EXCERPT —
━━━━━━━━━━━━━━━━━━━━━━━━━━━━━━
Calculate Ph Of A 0.021 M Nacn Solution

Use this premium cyanide hydrolysis calculator to estimate pH, pOH, hydroxide concentration, and base dissociation behavior for aqueous sodium cyanide. The default setup evaluates a 0.021 M NaCN solution at 25 degrees Celsius using the weak-acid equilibrium of HCN.

How to calculate the pH of a 0.021 M NaCN solution

Sodium cyanide, NaCN, is a salt that dissociates essentially completely in water to produce sodium ions and cyanide ions. The sodium ion is a spectator ion for acid-base chemistry, but the cyanide ion is the conjugate base of hydrocyanic acid, HCN. Because HCN is a weak acid, its conjugate base CN^– reacts with water to generate hydroxide, OH^–. That makes an aqueous NaCN solution basic. If you are trying to calculate the pH of a 0.021 M NaCN solution, the key idea is that this is not a strong base problem in the same sense as NaOH. Instead, it is a hydrolysis equilibrium problem.
━━━━━━━━━━━━━━━━━━━━━━━━━━━━━━
DATA SEGMENT —
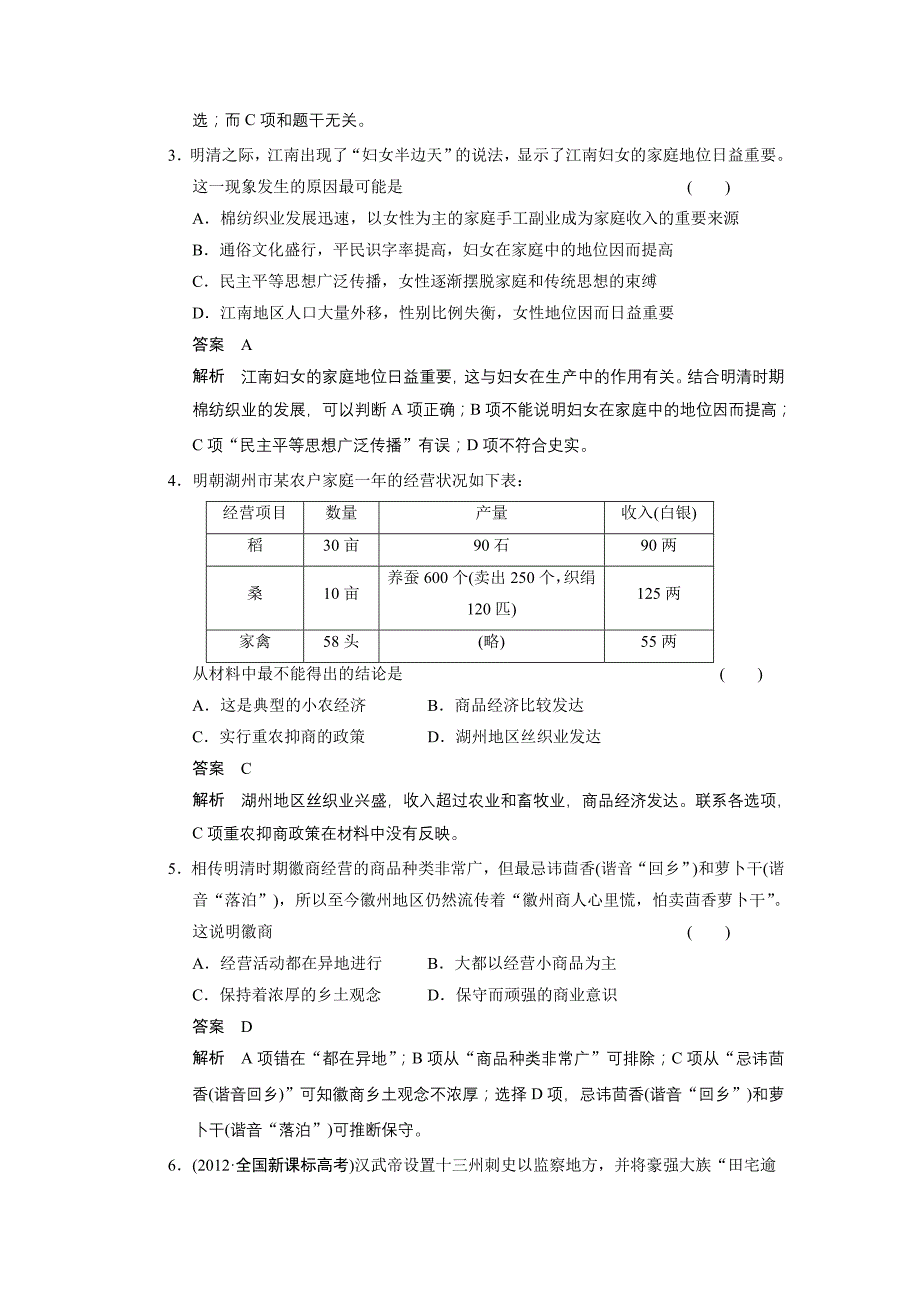 必修二 第六单元 单元专项循环练(六).doc_第2页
━━━━━━━━━━━━━━━━━━━━━━━━━━━━━━
APPLY WHAT YOU READ —
A - From the sodium cyanide pH text, repeat the passage starting with "Sodium cyanide, NaCN, is" and going on through "hydrolysis equilibrium problem.".
B - According to the sodium cyanide pH text, what role does the sodium ion play in acid-base chemistry?
C - Pick up the sodium cyanide pH text after its last sentence and keep writing it.

ANSWER SECTION —
A -
Sodium cyanide, NaCN, is a salt that dissociates essentially completely in water to produce sodium ions and cyanide ions. The sodium ion is a spectator ion for acid-base chemistry, but the cyanide ion is the conjugate base of hydrocyanic acid, HCN. Because HCN is a weak acid, its conjugate base CN^– reacts with water to generate hydroxide, OH^–. That makes an aqueous NaCN solution basic. If you are trying to calculate the pH of a 0.021 M NaCN solution, the key idea is that this is not a strong base problem in the same sense as NaOH. Instead, it is a hydrolysis equilibrium problem.

B - It is a spectator ion.

C -
The chemistry starts with two steps. First, NaCN dissolves:

NaCN(aq) → Na⁺(aq) + CN^–(aq)

Then the cyanide ion hydrolyzes water:

CN^–(aq) + H₂O(l) ⇌ HCN(aq) + OH^–(aq)

Since CN^– is a weak base, we use the base dissociation constant Kb. In practice, we usually start from the acid dissociation constant of HCN and convert it using:

Kb = Kw / Ka

At 25 degrees Celsius, a commonly used value for Ka of HCN is about 6.2 × 10^-10, while Kw = 1.0 × 10^-14. That gives:

Kb = (1.0 × 10^-14) / (6.2 × 10^-10) ≈ 1.61 × 10^-5

Set up the ICE table

For a 0.021 M NaCN solution, the initial cyanide concentration is 0.021 M. Let x be the amount of CN^– that reacts with water.

• Initial: [CN^–] = 0.021, [HCN] = 0, [OH^–] = 0
• Change: [CN^–] = -x, [HCN] = +x, [OH^–] = +x
• Equilibrium: [CN^–] = 0.021 – x, [HCN] = x, [OH^–] = x

Substitute into the equilibrium expression:

Kb = x² / (0.021 – x)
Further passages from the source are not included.